What to do
In the list of life advice below, roughly how many of your problems does it say money will solve?

Text
90% of what people tell you is crap.

Remember your roots. Just like a tree, you will fall without them.

Money won’t solve all your problems. It will solve about 9 out of 10 though.

Your mind is your most valuable possession. Without it you are nothing. With it, you are only nothing if you chose to be.

Always buy used.

Always get enough sleep.

Love is an important human need. Never take it for granted, but don’t make too much of it either.

Don’t make a habit of making promises. They work just like checks. If you make a bad one, it will come back to haunt you.

Plan for tomorrow, live for today.

Remember that sunlight is essential to the production of many chemicals in your body.

Gas prices change quickly.

Trust is a gift handed out too often, and often with too little thought.

Fear and doubt can be your greatest enemies. For whom else would you change your plans if they only whispered?

A one hit wonder is still more successful than most of the population.

Always give rides to strangers who need it.

Carry a gun.

You can never be who you want to be until you figure out whom exactly that is.

When people disagree with you it doesn’t mean you’re wrong.

When people disagree with you it doesn’t mean you’re right.

You cannot be responsible for the happiness of others.

Making up your bed is a waste of time. But you should still change the sheets once in a while.

Take lots of pictures.

Write. Letters, thank you notes, poems, stories, songs.

Run for office.

Watch the news.

Read.

Never let anyone tell you you’re wrong unless they can prove it. And if they do, take it like a man.

Stay out of debt.

Always own at least one nice suit, a navy blazer, a pair of black shoes, a pair of brown shoes, and a good pair of mud boots.

Data extract

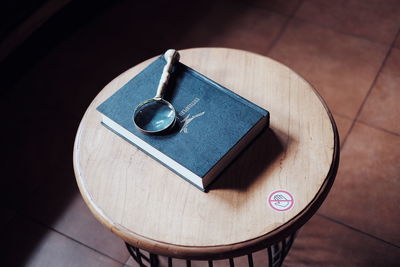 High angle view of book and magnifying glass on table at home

...

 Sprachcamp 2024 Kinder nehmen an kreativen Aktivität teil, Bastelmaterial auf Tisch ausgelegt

Output for this exercise
About 9 out of 10.